At first glance, Biglari Holdings’ ownership of so much Cracker Barrel stock would seem to ensure the restaurant chain will avoid financial calamity, since Biglari Holdings has the financial firepower to rescue Steak n Shake if it is unable to pay off or refinance its debt.

Except that Biglari Holdings doesn’t guarantee Steak n Shake’s debt. At the meeting, Biglari said he chose not to do so, forgoing the lower interest rate he would have received if he had.

Recovery plan

Investors at the meeting were highly skeptical of both pillars of Biglari’s Steak n Shake turnaround strategy—the transfer of the company’s approximately 400 company-owned restaurants to single-store franchisees, which he hopes to accomplish over three years, and investing some $40 million to install new milkshake machines.

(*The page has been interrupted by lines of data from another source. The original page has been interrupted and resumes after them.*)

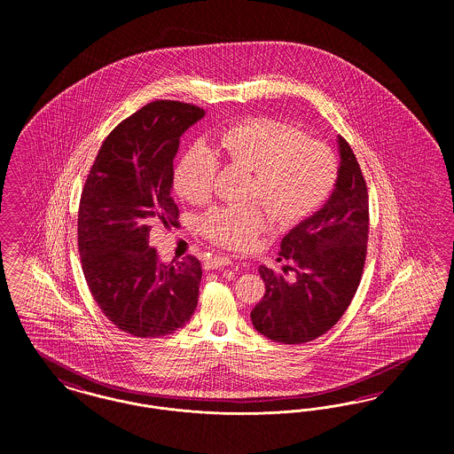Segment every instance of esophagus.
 <instances>
[{
    "instance_id": "obj_1",
    "label": "esophagus",
    "mask_w": 454,
    "mask_h": 454,
    "mask_svg": "<svg viewBox=\"0 0 454 454\" xmlns=\"http://www.w3.org/2000/svg\"><path fill=\"white\" fill-rule=\"evenodd\" d=\"M231 257H228V255H216V257H213L211 260H207V263H206V269H221V267H228V265H231Z\"/></svg>"
}]
</instances>
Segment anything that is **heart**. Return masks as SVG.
Wrapping results in <instances>:
<instances>
[{
    "mask_svg": "<svg viewBox=\"0 0 454 454\" xmlns=\"http://www.w3.org/2000/svg\"><path fill=\"white\" fill-rule=\"evenodd\" d=\"M217 153L230 163L254 173L248 199L265 203L282 224L315 215L332 195L339 161L320 141L269 117H257L223 130ZM219 160L204 143L187 148L175 167V189L189 202H206L215 189ZM270 226L262 204L216 206L200 221V230L223 247L245 250Z\"/></svg>",
    "mask_w": 454,
    "mask_h": 454,
    "instance_id": "b5f03b06",
    "label": "heart"
}]
</instances>
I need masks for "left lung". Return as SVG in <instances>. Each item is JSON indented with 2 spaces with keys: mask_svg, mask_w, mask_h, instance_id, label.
<instances>
[{
  "mask_svg": "<svg viewBox=\"0 0 454 454\" xmlns=\"http://www.w3.org/2000/svg\"><path fill=\"white\" fill-rule=\"evenodd\" d=\"M340 165L332 195L281 241V259L294 260V279L260 265L265 294L252 324L281 344H304L340 320L361 282L369 231L367 189L356 154L337 136ZM279 259V262H281Z\"/></svg>",
  "mask_w": 454,
  "mask_h": 454,
  "instance_id": "8db88e82",
  "label": "left lung"
}]
</instances>
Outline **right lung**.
Listing matches in <instances>:
<instances>
[{"label": "right lung", "instance_id": "obj_1", "mask_svg": "<svg viewBox=\"0 0 454 454\" xmlns=\"http://www.w3.org/2000/svg\"><path fill=\"white\" fill-rule=\"evenodd\" d=\"M204 110L156 100L112 130L88 173L78 213V248L93 300L122 332L156 339L194 315L200 262H160L153 224H175L173 158L180 136Z\"/></svg>", "mask_w": 454, "mask_h": 454}]
</instances>
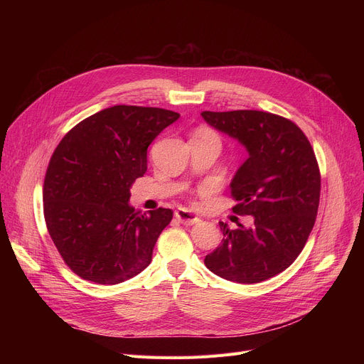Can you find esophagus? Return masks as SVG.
<instances>
[{
    "mask_svg": "<svg viewBox=\"0 0 364 364\" xmlns=\"http://www.w3.org/2000/svg\"><path fill=\"white\" fill-rule=\"evenodd\" d=\"M176 217H177V220H178L180 223L187 224V225L196 224V223L200 221L199 217H196L193 213H190L188 209H186V208H178L177 211H176Z\"/></svg>",
    "mask_w": 364,
    "mask_h": 364,
    "instance_id": "34e87169",
    "label": "esophagus"
}]
</instances>
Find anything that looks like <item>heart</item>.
Here are the masks:
<instances>
[{
  "label": "heart",
  "mask_w": 364,
  "mask_h": 364,
  "mask_svg": "<svg viewBox=\"0 0 364 364\" xmlns=\"http://www.w3.org/2000/svg\"><path fill=\"white\" fill-rule=\"evenodd\" d=\"M196 134H205V136H213V137H215V134L211 132V131H208V129H200V131H198Z\"/></svg>",
  "instance_id": "obj_1"
}]
</instances>
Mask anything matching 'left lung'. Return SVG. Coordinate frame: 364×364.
I'll return each instance as SVG.
<instances>
[{
    "instance_id": "left-lung-1",
    "label": "left lung",
    "mask_w": 364,
    "mask_h": 364,
    "mask_svg": "<svg viewBox=\"0 0 364 364\" xmlns=\"http://www.w3.org/2000/svg\"><path fill=\"white\" fill-rule=\"evenodd\" d=\"M208 125L247 151L230 183L233 211L254 224L236 230L220 221L221 245L205 257L214 274L236 283H259L296 259L316 221L320 171L314 150L292 121L259 110L200 113Z\"/></svg>"
}]
</instances>
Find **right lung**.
<instances>
[{"label":"right lung","mask_w":364,"mask_h":364,"mask_svg":"<svg viewBox=\"0 0 364 364\" xmlns=\"http://www.w3.org/2000/svg\"><path fill=\"white\" fill-rule=\"evenodd\" d=\"M178 118L159 107L112 106L75 125L55 147L44 180V217L75 274L118 284L150 264L172 211H137L129 188L147 169L150 143Z\"/></svg>","instance_id":"1"}]
</instances>
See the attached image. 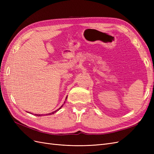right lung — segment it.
<instances>
[{
	"mask_svg": "<svg viewBox=\"0 0 154 154\" xmlns=\"http://www.w3.org/2000/svg\"><path fill=\"white\" fill-rule=\"evenodd\" d=\"M67 98V97H66V99ZM64 103H65V102H64ZM62 106H63V105H62L61 106H60V108L58 109V110H55V111H54V112H51V113H49V114H46V115H51V114H54L55 112H57L58 110H59L60 109H61L62 108ZM35 116H41V114H35Z\"/></svg>",
	"mask_w": 154,
	"mask_h": 154,
	"instance_id": "add662e5",
	"label": "right lung"
}]
</instances>
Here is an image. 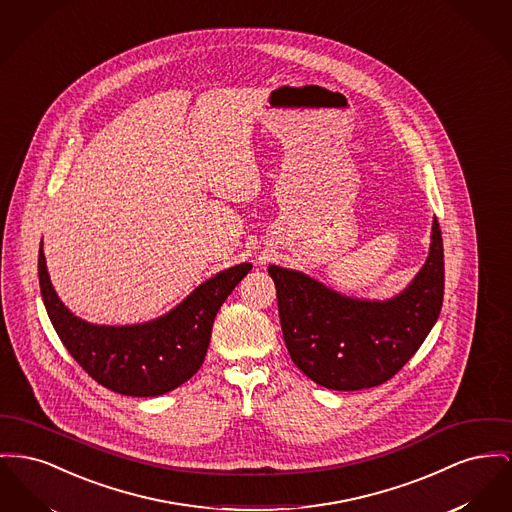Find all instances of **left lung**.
<instances>
[{"label":"left lung","instance_id":"left-lung-1","mask_svg":"<svg viewBox=\"0 0 512 512\" xmlns=\"http://www.w3.org/2000/svg\"><path fill=\"white\" fill-rule=\"evenodd\" d=\"M269 274L292 361L325 389H371L396 375L437 323L445 292L441 228L435 218L423 267L389 300L350 298L276 265Z\"/></svg>","mask_w":512,"mask_h":512}]
</instances>
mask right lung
<instances>
[{"label": "right lung", "instance_id": "add662e5", "mask_svg": "<svg viewBox=\"0 0 512 512\" xmlns=\"http://www.w3.org/2000/svg\"><path fill=\"white\" fill-rule=\"evenodd\" d=\"M251 263H241L199 284L168 313L139 325H92L58 298L46 257L38 251L40 294L63 346L96 383L125 396H160L191 379L203 365L212 323Z\"/></svg>", "mask_w": 512, "mask_h": 512}]
</instances>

“He is literally inventing a new milkshake making process—he said at the meeting that this was going to be a patented process—and that is going to speed up service,” said a shareholder who attended the meeting but spoke without the approval of his employer.

“The shareholders seemed to think this was ridiculous—and I would tend to agree—to think that Sardar, with all his free time, is going to be able to invent a milkshake process to turn the whole chain around.”

To set the stage of the transition to one-off franchisees, Steak n Shake has temporarily closed 60 company-owned restaurants this year, including five in the Indianapolis area, and Biglari said at the meeting there might be more.

That’s despite the fact that he said the company has only four one-off franchisees signed up so far—raising the specter that stores will be shuttered for months or years.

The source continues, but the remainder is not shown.